Added Michael Howe, chief executive officer of MinuteClinic, which is a subsidiary of CVS Caremark, “We are extremely disappointed with the action taken by the AMA to maintain the status quo in a healthcare system that is considered by all to be broken. The concerns about quality of care are clearly unfounded when the facts and our track record are considered. The claim that retail-based clinics are steering prescriptions is also false.”

Furthermore, the CCA unveiled in March at the Retail Health Clinic Summit presented by Drug Store News mandatory standards that, according to Hal Rosenbluth, chairman of Take Care Health Systems, senior strategy for health care for Walgreens and president of the CCA, go “well beyond” those suggested by such major medical bodies as the AMA, American Academy of Pediatrics and American Academy of Family Physicians.

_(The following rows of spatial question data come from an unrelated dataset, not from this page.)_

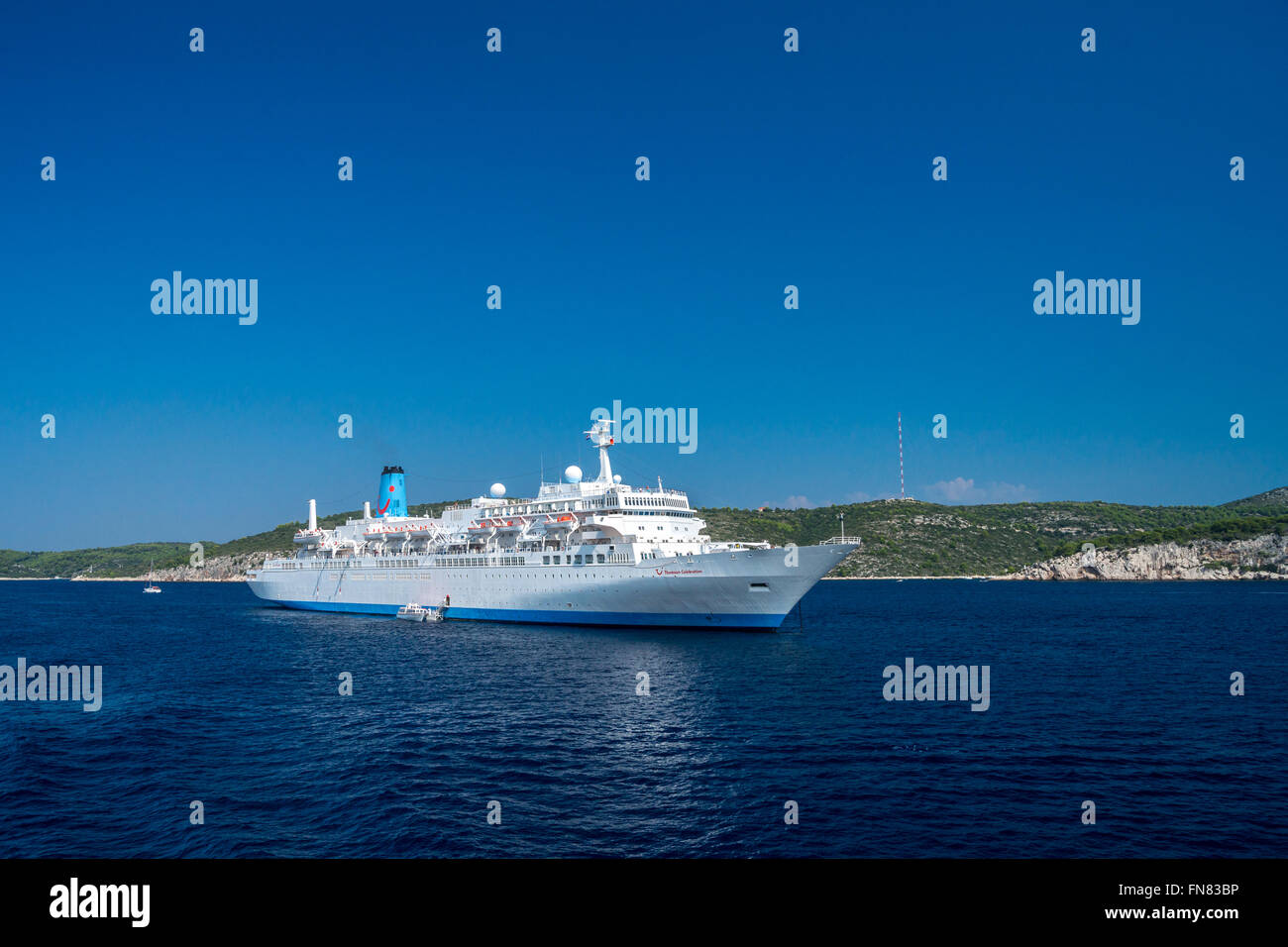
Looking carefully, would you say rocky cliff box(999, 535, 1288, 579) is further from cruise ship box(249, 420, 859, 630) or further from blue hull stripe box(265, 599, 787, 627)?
blue hull stripe box(265, 599, 787, 627)

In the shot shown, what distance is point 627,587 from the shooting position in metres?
56.3

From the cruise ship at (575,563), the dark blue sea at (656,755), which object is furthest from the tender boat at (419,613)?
the dark blue sea at (656,755)

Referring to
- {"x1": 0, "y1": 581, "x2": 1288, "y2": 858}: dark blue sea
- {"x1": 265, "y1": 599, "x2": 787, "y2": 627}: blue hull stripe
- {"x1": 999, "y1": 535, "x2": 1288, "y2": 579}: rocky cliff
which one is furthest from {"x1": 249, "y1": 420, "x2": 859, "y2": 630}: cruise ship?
{"x1": 999, "y1": 535, "x2": 1288, "y2": 579}: rocky cliff

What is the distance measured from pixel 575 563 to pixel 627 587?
6.22 m

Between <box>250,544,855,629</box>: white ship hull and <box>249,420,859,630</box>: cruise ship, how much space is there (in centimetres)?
10

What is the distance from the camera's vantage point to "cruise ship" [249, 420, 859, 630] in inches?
2067

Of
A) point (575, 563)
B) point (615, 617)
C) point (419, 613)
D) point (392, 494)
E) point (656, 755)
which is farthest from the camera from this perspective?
point (392, 494)

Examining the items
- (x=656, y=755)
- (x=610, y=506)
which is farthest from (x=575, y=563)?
(x=656, y=755)

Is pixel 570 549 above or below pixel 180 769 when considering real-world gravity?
above

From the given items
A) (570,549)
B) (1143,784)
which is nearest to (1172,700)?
(1143,784)

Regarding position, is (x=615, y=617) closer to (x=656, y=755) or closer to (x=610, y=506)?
(x=610, y=506)
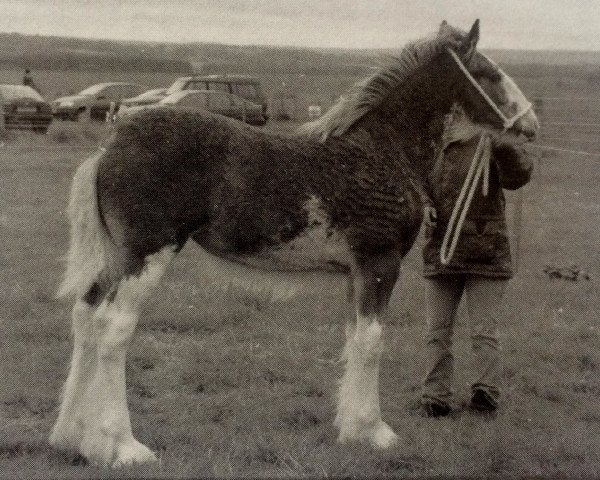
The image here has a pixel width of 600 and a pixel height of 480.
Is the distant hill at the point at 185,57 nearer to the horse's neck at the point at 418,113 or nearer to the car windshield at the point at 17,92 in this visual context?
the horse's neck at the point at 418,113

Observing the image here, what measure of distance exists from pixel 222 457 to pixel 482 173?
90.9 inches

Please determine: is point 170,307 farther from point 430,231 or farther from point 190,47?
point 430,231

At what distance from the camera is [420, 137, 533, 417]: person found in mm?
4969

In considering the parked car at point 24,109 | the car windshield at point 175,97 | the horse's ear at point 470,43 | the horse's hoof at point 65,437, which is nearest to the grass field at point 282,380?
the horse's hoof at point 65,437

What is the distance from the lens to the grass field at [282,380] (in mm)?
4156

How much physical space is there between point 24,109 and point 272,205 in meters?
6.74

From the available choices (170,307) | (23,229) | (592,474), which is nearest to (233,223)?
(592,474)

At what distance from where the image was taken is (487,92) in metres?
4.55

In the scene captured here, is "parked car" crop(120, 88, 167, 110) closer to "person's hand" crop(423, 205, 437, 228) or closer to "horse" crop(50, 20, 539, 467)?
"horse" crop(50, 20, 539, 467)

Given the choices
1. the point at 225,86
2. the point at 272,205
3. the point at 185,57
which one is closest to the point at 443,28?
the point at 272,205

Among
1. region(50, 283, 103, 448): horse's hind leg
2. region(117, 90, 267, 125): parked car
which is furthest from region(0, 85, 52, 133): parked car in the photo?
region(50, 283, 103, 448): horse's hind leg

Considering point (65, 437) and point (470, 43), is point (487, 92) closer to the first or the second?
point (470, 43)

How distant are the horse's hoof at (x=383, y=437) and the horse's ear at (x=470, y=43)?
82.4 inches

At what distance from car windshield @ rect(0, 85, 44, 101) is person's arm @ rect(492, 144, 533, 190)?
5132mm
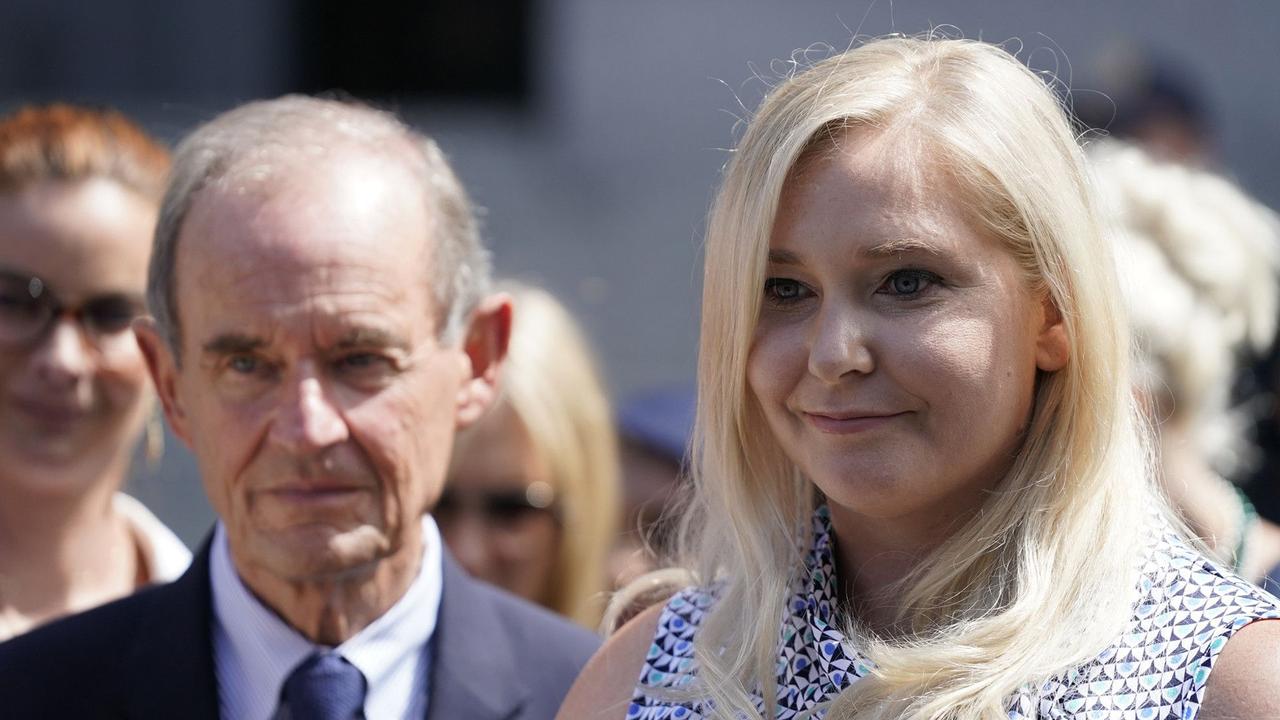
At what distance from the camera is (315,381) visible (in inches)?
97.3

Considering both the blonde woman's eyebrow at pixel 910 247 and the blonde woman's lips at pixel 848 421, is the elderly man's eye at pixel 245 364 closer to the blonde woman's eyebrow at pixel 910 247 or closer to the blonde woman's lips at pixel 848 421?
the blonde woman's lips at pixel 848 421

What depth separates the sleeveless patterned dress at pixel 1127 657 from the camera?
1838 mm

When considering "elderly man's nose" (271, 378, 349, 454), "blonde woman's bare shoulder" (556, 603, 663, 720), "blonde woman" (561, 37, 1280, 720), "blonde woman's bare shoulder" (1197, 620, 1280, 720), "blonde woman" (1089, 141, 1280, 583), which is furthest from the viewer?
"blonde woman" (1089, 141, 1280, 583)

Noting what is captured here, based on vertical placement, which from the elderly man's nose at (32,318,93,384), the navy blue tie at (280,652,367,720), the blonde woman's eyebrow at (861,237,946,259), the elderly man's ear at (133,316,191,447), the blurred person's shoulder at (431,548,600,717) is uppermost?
the blonde woman's eyebrow at (861,237,946,259)

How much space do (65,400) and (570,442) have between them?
1261mm

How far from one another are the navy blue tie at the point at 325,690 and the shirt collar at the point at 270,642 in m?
0.02

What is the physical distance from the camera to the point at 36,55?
8.02m

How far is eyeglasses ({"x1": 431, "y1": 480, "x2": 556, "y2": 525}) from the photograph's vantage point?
12.5 ft

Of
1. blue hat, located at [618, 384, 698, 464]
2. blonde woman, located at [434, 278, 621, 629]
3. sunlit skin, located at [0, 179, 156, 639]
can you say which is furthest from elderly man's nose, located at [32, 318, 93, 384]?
blue hat, located at [618, 384, 698, 464]

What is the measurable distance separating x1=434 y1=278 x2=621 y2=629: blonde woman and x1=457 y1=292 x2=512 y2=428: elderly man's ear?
3.13 feet

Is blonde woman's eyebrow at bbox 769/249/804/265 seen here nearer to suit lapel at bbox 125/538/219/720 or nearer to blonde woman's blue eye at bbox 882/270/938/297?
blonde woman's blue eye at bbox 882/270/938/297

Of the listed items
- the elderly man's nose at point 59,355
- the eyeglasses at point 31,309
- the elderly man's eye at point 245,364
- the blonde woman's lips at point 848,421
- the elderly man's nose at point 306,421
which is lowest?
the elderly man's nose at point 59,355

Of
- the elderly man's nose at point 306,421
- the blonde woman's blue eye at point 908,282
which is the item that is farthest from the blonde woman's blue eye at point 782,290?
the elderly man's nose at point 306,421

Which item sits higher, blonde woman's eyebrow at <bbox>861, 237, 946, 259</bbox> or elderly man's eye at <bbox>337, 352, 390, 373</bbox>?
blonde woman's eyebrow at <bbox>861, 237, 946, 259</bbox>
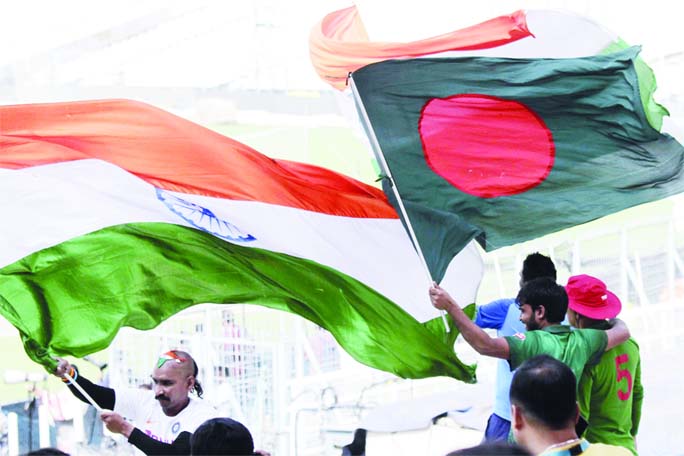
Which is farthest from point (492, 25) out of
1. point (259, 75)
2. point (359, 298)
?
point (259, 75)

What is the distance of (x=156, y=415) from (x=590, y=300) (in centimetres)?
218

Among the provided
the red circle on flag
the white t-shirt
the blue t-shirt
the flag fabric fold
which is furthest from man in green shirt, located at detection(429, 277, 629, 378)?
the flag fabric fold

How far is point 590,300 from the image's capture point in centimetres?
559

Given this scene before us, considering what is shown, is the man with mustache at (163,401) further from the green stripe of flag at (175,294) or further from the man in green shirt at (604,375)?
the man in green shirt at (604,375)

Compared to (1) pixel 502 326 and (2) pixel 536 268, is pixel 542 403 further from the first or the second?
(1) pixel 502 326

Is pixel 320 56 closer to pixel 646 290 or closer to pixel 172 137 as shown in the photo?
pixel 172 137

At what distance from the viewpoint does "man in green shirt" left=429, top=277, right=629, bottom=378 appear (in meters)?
4.94

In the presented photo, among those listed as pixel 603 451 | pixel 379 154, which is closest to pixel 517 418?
pixel 603 451

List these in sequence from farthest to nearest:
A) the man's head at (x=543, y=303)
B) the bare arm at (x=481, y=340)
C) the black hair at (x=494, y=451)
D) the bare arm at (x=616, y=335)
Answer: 1. the bare arm at (x=616, y=335)
2. the man's head at (x=543, y=303)
3. the bare arm at (x=481, y=340)
4. the black hair at (x=494, y=451)

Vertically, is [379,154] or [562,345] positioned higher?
[379,154]

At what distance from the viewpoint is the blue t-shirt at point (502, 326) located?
221 inches

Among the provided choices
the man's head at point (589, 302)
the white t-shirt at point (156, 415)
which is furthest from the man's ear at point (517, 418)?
the white t-shirt at point (156, 415)

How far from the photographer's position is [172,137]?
580cm

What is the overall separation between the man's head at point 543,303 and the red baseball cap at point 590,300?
1.27 feet
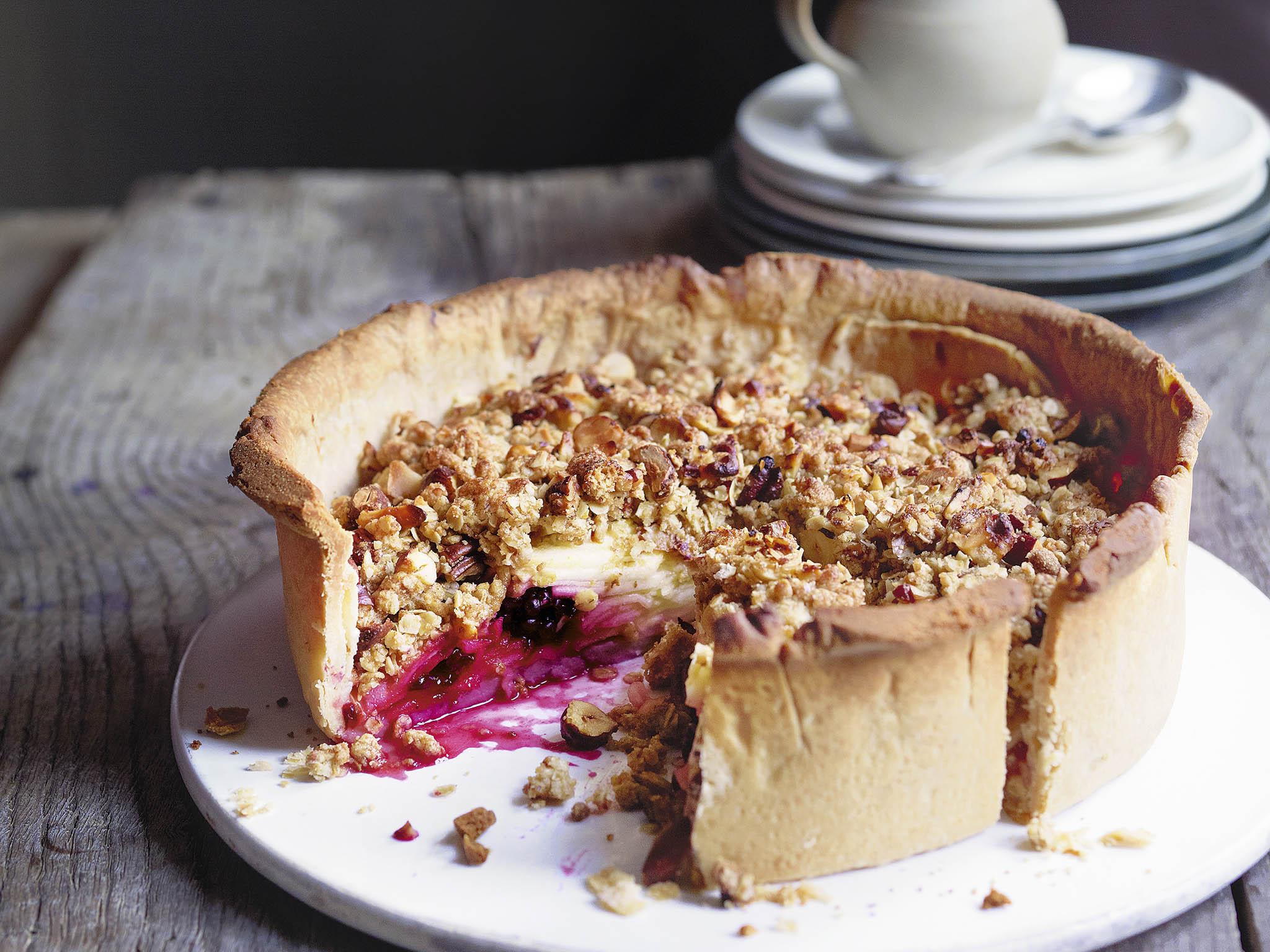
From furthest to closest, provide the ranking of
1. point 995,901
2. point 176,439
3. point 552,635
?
1. point 176,439
2. point 552,635
3. point 995,901

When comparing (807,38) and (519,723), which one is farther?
(807,38)

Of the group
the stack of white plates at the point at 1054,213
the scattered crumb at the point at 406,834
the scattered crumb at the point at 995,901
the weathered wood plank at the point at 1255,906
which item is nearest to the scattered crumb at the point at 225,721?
the scattered crumb at the point at 406,834

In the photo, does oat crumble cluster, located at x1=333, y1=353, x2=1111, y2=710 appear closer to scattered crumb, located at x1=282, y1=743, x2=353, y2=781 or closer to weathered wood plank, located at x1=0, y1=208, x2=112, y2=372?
scattered crumb, located at x1=282, y1=743, x2=353, y2=781

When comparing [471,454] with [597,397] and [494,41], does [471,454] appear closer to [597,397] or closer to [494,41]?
[597,397]

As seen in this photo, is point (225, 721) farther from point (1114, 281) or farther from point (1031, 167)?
point (1031, 167)

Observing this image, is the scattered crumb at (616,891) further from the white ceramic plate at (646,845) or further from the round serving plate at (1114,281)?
the round serving plate at (1114,281)

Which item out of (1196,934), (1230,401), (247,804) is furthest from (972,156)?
(247,804)
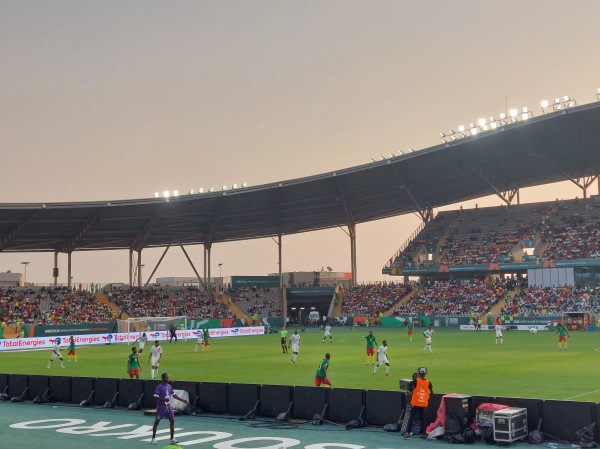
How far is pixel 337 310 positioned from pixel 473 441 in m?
75.2

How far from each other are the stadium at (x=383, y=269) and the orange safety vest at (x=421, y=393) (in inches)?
728

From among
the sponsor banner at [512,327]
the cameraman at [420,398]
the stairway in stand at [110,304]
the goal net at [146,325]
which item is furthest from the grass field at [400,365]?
the stairway in stand at [110,304]

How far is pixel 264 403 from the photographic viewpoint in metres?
21.6

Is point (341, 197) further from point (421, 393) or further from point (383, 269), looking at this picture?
point (421, 393)

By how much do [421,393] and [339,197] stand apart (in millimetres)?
63975

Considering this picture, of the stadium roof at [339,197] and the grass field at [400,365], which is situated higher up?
the stadium roof at [339,197]

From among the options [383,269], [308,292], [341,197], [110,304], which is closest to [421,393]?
[341,197]

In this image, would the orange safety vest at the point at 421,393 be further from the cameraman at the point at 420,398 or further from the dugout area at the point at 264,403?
the dugout area at the point at 264,403

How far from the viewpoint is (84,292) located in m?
83.5

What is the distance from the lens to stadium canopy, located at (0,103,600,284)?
227 ft

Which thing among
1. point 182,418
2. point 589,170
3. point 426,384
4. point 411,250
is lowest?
point 182,418

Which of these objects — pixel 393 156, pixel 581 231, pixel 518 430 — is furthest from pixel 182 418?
pixel 581 231

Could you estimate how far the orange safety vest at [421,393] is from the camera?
18.0 metres

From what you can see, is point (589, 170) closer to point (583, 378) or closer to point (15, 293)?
point (583, 378)
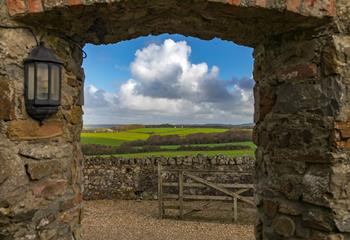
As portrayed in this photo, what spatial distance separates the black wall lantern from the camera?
218 centimetres

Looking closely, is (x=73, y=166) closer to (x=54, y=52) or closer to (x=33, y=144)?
(x=33, y=144)

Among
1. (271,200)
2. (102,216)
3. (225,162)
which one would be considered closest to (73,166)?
(271,200)

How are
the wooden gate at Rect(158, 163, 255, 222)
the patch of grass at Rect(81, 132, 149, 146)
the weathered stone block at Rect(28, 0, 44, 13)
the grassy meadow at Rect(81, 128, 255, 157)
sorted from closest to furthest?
the weathered stone block at Rect(28, 0, 44, 13) < the wooden gate at Rect(158, 163, 255, 222) < the grassy meadow at Rect(81, 128, 255, 157) < the patch of grass at Rect(81, 132, 149, 146)

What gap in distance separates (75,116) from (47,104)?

The standards include, but are not limited to: All CCA members are required to build relationships with traditional healthcare providers and hospitals, and work toward a goal of using electronic health records to share patient information and ensure continuity of care; and CCA members must encourage patients to establish a relationship with a primary care provider.

On the heels of AMA’s announcement, Web Golinkin, president and chief executive officer of clinic operator RediClinic, wrote a commentary that ran in The Wall Street Journal online edition, advocating the benefits of the convenient care industry.

“Opposition to convenient care from some parts of the medical community is made under the pretext of wanting to ensure quality and continuity of care, which is a legitimate but thus far unfounded concern. But the opposition is also about wanting to maintain the status quo even in the face of rapidly escalating costs and a growing shortage of primary-care physicians,” wrote Golinkin, who also serves as director and co-founder of the CCA. “While resistance to disruptive change is understandable, it does not diminish the fact that the status quo in health care is not working for millions of consumers and that it is economically unsustainable even if it were. Instead of opposing convenient care, physicians should be working collaboratively with operators—as many physicians are today—to fill the critical need that all Americans share for easier access to high-quality, affordable health care.”

Several members of the convenient care industry have said they would reach out to the AMA in hopes of addressing any concerns.